La phase initiale exige des analystes qu’ils comprennent ce que le capteur EDR a détecté, sans introduire de biais cognitif.
Analyser les métadonnées de l’alerte :
Identifier le nom exact de la détection (ex: “Malicious PowerShell Command”, “LSASS Memory Access”).
Évaluer la sévérité attribuée par l’outil (basse, moyenne, haute, critique).
Déterminer le mécanisme de détection : s’agit-il d’une détection par signature (un IOC connu) ou d’une heuristique comportementale (un indicateur d’attaque - IOA) ?
Identifier les entités impliquées :
Le terminal : nom d’hôte, système d’exploitation, adresse IP. Il est vital de différencier un poste de travail standard d’un serveur d’infrastructure critique.
Le compte utilisateur : le contexte de sécurité sous lequel l’activité a eu lieu. S’agit-il d’un utilisateur de domaine standard, d’un administrateur local ou d’un compte de service hautement privilégié (ex: SYSTEM) ?
Comprendre le contexte d’exécution est l’étape la plus critique du triage EDR. L’arborescence des processus (Process Tree) permet de visualiser les relations parent-enfant ayant conduit à l’alerte.
Les analystes DFIR doivent rechercher des incohérences logiques dans la chaîne d’exécution.
Filiation suspecte (Anomalies)
outlook.exe → winword.exe → powershell.exe(Phishing classique / Exécution de macro)
httpd.exe ou nginx → cmd.exe(Exploitation de serveur web / Web Shell)
services.exe → Rundll32.exe sans arguments légitimes.
Tout binaire non signé générant des outils d’administration système natifs.
Filiation bénigne (Attendue)
explorer.exe → cmd.exe(Un utilisateur lance manuellement une invite de commande)
services.exe → SCCM_agent.exe → update.exe(Déploiement logiciel légitime via un outil de gestion de parc)
Connexions réseau : le processus signalé a-t-il initié des connexions réseau sortantes ? Si oui, interrogez l’adresse IP de destination sur des flux de Threat Intelligence. Vérifiez si la connexion a été bloquée par le pare-feu périmétrique ou établie avec succès.
Opérations sur les fichiers et le registre : le processus a-t-il déposé des fichiers exécutables dans des répertoires inscriptibles par tous (ex: C:\Users\Public\ ou %TEMP%) ? A-t-il modifié des clés de registre de persistance (ex: HKCU\Software\Microsoft\Windows\CurrentVersion\Run) ?

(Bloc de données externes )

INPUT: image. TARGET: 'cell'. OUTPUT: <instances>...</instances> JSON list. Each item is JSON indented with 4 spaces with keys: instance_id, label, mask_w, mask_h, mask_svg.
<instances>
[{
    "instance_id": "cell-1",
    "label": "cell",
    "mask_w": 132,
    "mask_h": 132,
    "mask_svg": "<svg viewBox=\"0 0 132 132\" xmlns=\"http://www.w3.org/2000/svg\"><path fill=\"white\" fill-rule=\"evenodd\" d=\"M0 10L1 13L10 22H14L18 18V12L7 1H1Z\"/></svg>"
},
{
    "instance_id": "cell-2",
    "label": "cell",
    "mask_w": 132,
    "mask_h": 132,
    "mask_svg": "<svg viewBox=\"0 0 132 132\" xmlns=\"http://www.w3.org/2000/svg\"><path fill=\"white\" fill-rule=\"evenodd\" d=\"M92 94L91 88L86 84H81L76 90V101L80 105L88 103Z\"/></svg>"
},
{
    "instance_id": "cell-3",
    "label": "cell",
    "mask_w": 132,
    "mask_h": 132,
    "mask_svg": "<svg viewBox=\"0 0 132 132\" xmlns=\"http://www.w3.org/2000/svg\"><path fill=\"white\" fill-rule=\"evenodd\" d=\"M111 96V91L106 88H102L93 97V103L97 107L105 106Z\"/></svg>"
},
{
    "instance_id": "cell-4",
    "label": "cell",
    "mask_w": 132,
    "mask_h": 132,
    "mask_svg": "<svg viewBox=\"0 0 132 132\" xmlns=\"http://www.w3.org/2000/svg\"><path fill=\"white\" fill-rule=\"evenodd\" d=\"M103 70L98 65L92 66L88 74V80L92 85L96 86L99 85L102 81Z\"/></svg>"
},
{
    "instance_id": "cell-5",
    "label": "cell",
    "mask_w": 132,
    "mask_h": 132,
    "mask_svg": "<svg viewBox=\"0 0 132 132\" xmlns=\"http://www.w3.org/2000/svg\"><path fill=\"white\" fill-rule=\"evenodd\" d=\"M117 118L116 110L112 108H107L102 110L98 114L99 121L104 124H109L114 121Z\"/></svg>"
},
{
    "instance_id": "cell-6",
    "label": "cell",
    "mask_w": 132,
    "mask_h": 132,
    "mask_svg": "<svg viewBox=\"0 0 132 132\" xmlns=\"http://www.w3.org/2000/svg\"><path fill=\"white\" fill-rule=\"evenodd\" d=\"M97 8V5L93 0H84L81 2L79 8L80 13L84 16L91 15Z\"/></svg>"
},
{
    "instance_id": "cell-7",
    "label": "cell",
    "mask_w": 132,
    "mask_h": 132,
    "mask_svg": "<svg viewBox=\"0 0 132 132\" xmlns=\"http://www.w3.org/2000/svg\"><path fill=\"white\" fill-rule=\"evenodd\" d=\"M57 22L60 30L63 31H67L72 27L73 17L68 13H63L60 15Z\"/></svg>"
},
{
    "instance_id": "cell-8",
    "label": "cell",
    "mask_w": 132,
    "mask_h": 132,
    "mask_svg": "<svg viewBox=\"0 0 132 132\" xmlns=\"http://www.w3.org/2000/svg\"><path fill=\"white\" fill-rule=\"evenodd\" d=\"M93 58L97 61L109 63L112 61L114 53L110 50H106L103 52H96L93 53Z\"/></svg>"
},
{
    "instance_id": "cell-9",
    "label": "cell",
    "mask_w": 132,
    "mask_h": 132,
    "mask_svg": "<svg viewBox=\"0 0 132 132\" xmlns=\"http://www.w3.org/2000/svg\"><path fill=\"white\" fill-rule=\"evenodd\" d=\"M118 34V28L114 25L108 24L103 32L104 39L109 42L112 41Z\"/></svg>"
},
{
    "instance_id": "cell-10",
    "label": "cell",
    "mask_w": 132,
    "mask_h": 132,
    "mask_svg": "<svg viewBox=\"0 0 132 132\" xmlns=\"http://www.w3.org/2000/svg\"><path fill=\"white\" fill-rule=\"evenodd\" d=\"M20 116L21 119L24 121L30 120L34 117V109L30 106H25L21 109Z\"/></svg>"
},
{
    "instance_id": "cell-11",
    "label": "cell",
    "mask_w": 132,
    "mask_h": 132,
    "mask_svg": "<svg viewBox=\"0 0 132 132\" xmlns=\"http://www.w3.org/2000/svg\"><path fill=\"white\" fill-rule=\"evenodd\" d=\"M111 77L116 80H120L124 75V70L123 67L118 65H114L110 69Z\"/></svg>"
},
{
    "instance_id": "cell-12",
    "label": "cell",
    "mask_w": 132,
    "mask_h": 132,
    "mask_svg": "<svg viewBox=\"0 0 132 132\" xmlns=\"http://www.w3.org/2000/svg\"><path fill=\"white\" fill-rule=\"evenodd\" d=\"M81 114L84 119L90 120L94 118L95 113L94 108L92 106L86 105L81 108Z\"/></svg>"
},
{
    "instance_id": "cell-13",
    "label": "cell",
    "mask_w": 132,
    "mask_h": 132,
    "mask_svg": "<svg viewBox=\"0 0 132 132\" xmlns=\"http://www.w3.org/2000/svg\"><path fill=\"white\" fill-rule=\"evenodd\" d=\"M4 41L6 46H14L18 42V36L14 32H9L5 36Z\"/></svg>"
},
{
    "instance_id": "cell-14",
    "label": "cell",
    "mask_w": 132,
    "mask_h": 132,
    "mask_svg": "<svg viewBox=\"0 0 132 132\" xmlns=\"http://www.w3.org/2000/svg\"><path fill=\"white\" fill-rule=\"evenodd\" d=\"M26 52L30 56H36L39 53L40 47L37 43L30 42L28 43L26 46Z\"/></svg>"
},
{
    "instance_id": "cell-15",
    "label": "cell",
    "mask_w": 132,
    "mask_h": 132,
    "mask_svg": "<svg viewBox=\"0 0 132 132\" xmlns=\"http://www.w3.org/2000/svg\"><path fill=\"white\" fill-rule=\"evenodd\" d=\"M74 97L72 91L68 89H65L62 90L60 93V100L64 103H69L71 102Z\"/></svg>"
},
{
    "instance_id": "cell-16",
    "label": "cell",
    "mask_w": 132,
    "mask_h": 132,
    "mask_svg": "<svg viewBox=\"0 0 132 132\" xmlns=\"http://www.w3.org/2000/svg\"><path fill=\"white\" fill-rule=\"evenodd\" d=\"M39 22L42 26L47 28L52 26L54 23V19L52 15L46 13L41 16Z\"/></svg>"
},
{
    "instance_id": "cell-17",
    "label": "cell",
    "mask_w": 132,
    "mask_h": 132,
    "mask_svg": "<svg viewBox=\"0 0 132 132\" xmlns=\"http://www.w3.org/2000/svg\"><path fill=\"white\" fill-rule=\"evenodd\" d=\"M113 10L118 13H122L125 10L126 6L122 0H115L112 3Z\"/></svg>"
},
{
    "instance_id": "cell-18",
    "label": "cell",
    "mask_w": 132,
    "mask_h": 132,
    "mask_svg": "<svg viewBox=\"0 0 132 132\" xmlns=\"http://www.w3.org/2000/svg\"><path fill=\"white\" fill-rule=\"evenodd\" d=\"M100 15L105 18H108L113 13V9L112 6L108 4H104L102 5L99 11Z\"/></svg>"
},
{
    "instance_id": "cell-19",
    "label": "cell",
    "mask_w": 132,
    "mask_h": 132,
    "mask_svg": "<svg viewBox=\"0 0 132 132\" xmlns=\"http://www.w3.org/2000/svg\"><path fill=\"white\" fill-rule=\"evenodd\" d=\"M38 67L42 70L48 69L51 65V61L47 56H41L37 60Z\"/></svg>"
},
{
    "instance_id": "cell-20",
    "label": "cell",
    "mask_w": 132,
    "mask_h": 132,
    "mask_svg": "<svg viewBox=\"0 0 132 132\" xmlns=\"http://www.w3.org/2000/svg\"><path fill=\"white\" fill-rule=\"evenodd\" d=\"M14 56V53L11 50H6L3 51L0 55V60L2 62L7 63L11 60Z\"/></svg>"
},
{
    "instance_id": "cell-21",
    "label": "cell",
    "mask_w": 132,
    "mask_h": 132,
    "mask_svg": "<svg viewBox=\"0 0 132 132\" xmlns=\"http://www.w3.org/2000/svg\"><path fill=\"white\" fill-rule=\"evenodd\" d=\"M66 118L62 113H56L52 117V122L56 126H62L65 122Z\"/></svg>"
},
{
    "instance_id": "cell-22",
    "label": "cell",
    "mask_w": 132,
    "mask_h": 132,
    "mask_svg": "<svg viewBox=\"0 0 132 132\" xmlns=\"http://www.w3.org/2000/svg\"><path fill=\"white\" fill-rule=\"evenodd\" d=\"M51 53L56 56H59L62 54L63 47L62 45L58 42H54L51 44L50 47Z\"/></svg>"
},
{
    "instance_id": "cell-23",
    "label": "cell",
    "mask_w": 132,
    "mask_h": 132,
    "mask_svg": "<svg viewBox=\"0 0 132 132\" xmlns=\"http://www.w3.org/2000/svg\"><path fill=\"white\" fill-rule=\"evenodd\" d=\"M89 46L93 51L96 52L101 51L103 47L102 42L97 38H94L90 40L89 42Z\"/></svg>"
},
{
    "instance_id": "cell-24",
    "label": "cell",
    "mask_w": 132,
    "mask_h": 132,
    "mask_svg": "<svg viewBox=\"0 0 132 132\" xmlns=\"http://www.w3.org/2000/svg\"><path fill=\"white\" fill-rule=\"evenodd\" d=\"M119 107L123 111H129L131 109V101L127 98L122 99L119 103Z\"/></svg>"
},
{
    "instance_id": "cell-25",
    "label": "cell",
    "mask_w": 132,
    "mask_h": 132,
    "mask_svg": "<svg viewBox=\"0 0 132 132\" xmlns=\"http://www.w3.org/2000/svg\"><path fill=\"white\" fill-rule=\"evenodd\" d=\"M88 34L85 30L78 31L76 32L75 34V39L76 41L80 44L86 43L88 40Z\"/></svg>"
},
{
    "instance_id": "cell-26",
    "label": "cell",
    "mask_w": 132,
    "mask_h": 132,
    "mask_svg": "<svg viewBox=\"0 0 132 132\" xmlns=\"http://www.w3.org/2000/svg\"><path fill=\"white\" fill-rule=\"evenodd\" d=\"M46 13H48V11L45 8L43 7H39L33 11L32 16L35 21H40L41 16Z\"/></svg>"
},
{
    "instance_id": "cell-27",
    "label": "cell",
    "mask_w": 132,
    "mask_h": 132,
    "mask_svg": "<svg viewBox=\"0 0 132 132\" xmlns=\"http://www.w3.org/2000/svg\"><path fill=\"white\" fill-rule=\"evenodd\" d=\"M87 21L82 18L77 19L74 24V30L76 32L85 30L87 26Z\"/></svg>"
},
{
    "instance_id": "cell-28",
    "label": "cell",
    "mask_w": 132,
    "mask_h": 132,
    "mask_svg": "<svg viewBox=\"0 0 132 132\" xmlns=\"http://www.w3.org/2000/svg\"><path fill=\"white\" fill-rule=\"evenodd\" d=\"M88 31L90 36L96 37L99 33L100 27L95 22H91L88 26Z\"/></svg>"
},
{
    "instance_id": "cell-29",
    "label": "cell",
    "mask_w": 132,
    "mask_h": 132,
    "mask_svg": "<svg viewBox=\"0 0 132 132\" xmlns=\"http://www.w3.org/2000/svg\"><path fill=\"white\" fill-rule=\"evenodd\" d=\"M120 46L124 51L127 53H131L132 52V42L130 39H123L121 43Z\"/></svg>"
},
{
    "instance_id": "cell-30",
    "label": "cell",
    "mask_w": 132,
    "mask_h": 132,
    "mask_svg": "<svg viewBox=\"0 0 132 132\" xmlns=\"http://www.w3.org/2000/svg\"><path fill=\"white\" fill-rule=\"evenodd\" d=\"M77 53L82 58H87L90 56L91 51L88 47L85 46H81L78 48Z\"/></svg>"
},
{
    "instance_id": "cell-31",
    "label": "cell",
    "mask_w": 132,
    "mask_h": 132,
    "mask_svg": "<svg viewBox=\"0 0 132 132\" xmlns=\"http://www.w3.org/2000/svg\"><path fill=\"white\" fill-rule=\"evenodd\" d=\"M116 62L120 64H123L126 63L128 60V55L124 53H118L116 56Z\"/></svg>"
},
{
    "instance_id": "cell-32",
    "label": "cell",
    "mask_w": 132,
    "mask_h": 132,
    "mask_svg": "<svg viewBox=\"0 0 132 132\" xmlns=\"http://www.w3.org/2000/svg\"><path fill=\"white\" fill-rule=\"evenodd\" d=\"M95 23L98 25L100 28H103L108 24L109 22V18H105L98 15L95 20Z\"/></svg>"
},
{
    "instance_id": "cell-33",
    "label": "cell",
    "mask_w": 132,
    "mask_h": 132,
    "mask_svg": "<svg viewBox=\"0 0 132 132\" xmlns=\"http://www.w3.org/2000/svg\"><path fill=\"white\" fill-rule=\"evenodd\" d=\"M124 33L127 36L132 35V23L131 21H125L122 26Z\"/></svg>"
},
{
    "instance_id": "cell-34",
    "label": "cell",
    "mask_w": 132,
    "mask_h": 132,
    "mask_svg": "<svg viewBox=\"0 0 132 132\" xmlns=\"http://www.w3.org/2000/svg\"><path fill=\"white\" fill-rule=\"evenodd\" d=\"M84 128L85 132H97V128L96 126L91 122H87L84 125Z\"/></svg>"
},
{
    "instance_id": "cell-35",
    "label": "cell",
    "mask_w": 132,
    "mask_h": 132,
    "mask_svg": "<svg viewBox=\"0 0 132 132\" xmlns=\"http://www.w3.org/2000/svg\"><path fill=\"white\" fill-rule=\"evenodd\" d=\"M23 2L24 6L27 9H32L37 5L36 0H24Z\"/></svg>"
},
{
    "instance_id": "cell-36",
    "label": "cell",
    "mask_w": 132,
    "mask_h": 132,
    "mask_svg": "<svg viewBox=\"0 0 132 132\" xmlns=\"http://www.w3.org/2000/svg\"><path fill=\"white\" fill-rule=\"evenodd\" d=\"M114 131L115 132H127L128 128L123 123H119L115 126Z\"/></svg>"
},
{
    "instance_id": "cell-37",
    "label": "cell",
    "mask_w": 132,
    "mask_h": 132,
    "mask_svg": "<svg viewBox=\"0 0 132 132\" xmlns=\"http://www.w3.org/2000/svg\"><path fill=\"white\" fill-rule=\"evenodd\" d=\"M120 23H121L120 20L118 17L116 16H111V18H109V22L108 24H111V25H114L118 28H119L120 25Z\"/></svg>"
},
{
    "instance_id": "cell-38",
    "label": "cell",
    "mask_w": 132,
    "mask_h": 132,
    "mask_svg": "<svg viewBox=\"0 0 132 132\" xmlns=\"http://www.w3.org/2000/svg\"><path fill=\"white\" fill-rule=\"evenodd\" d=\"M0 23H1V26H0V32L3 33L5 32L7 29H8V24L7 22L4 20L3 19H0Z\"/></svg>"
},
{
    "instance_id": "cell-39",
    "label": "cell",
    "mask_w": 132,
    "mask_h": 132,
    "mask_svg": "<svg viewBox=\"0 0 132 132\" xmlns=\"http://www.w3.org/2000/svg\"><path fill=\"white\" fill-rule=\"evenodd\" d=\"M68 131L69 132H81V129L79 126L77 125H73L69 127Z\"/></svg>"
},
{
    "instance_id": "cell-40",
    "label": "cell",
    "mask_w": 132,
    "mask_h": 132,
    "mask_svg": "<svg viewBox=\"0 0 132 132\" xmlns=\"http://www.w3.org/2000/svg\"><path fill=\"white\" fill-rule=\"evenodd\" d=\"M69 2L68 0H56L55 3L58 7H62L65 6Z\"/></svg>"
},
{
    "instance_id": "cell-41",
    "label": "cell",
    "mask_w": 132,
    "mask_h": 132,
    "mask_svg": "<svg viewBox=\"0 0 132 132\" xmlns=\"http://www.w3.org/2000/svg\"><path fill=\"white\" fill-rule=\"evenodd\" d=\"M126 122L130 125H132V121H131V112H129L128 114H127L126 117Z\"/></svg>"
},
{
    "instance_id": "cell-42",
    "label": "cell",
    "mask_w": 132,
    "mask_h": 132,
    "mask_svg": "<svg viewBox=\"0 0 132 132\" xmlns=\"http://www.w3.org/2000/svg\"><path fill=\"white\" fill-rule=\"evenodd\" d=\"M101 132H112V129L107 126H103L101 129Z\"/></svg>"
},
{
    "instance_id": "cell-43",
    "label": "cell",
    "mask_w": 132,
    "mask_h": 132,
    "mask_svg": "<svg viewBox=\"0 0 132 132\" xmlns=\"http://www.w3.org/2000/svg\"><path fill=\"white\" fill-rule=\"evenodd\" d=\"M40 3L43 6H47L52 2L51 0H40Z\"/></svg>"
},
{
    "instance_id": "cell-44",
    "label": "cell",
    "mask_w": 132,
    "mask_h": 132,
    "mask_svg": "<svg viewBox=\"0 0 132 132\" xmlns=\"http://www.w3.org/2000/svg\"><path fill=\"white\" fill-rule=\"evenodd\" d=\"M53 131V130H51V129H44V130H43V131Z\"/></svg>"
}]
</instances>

En se basant sur les données enrichies, l’analyste doit appliquer l’un des verdicts suivants :
Faux positif (False Positive) : l’activité est totalement légitime et attendue dans le contexte métier spécifique (ex: un administrateur informatique exécutant un script de maintenance connu).
Action : clôturer l’alerte. Créer une règle d’exclusion granulaire dans la console EDR pour prévenir la fatigue d’alerte à l’avenir.
Vrai positif - Bénin (True Positive - Benign) : un utilisateur a effectué une action inhabituelle mais non malveillante ayant déclenché une règle heuristique (ex: un développeur exécutant manuellement whoami ou nmap à des fins de test).
Action : clôturer l’alerte. Facultativement, contacter l’utilisateur pour confirmer l’activité et rappeler les politiques de sécurité.
Vrai positif - Malveillant (Incident) : l’analyse révèle une filiation de processus anormale, des lignes de commande offusquées, et/ou des IOCs malveillants confirmés.
Action :ne pas clôturer l’alerte. Isoler immédiatement l’hôte (Network Containment) via l’EDR. Escalader l’alerte en incident de sécurité formel et déployer le playbook de réponse approprié, tel que le Playbook d’Investigation de Ransomware ou le Playbook d’Exfiltration Interne.